La situation est alors "extraordinairement sensible", souligne Thierry Bonvalot, puisque les affaires Frehat et Le Scouarnec ont lieu "à quelques jours d'intervalle", dans un contexte de fortes tensions économiques de l'hôpital. Le personnel médical avait été informé d'un "risque de fermeture brutale de l'activité au premier dysfonctionnement".

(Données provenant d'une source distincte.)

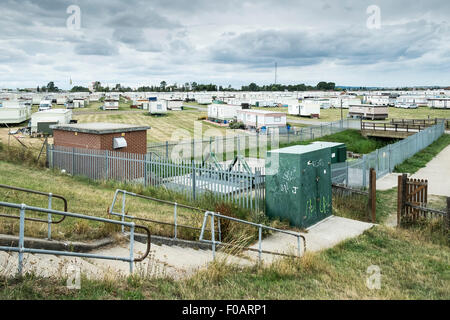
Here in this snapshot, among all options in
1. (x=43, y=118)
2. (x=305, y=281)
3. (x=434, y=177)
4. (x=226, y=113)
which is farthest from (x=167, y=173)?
(x=226, y=113)

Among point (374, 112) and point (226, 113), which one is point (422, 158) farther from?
point (374, 112)

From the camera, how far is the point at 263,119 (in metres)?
49.6

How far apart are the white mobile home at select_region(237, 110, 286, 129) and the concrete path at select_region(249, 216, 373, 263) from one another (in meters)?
38.0

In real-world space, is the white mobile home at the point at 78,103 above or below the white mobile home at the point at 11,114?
above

Thierry Bonvalot attend d'être convoqué pour livrer tout ce qu'il sait. Mais rien ne se passe. Il en parle également à quatre reprises au maire de Quimperlé à l'époque, chef de l'anesthésie de l'hôpital, Daniel Le Bras. "Tu sais à quel point j'ai les plus importants doutes à son sujet", insiste-t-il. Le maire lui glisse alors : "On a vu avec le Conseil de l'ordre et on a décidé qu'il ne serait pas seul quand il s'occuperait d'enfants." Une mesure que Thierry Bonvalot juge bien trop faible au regard de la dangerosité de Joël Le Scouarnec. "J'ai dit : 'C'est impossible !'" Daniel Le Bras lui promet : "Je m'en occuperai personnellement."
Interrogé sur cet échange dans le cadre de l'enquête, l'ancien maire a nié avoir été informé des agissements du chirurgien. "Il faudrait s'assurer qu'il n'ait pas de vrais troubles de la mémoire", rétorque Thierry Bonvalot avec ironie, déplorant qu'à aucun moment, il n'a pu expliciter ce qu'il savait sur Joël Le Scouarnec. "Je pensais fermement que c'était quelqu'un de pervers, de dangereux, mais ces éléments supplémentaires, on ne m'a pas laissé les exprimer", regrette-t-il.

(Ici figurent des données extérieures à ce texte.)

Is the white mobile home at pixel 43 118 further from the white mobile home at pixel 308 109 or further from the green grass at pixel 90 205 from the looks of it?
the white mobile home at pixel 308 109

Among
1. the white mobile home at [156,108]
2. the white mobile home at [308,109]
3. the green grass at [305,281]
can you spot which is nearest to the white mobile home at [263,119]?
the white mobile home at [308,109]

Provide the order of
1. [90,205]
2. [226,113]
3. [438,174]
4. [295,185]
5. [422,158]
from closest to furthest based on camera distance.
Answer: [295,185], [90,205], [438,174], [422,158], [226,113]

"J'aurais préféré mille fois me tromper"
Dans un courrier porté à sa connaissance bien plus tard, le psychiatre a découvert que le directeur de l'hôpital, décédé depuis, avait envoyé un courrier élogieux à la direction départementale des affaires sanitaires et sociales (Ddass), à propos de Joël Le Scouarnec. Et ce, alors que les alertes de Thierry Bonvalot avaient déjà été portées à sa connaissance.
"Je considère monsieur Le Scouarnec comme un praticien sérieux et compétent (...) il est affable et entretient d'excellentes relations avec les patients et avec les familles, écrit André Labat. Son arrivée a permis de sortir l'établissement d'une crise grave."
La présidente de la cour criminelle du Morbihan, Aude Buresi, demande à Thierry Bonvalot si le directeur de l'époque "a pu faire un bilan coût-avantages" concernant le fait de se séparer du chirurgien digestif. Le psychiatre, qui entretenait d'excellentes relations avec le directeur, refuse de l'accabler. "J'ai du mal à l'imaginer faire un calcul pareil, compte tenu de la gravité des faits. J'avais beaucoup d'estime pour lui, pour son parcours. Donc je m'abstiendrai de répondre", répond-il simplement. Derrière ses lunettes rectangulaires, ses yeux s'embuent. L'homme semble rongé de culpabilité. "J'aurais préféré mille fois me tromper", lâche-t-il, la gorge serrée. Dans son box, Joël Le Scouarnec fixe le sol, épaules voûtées.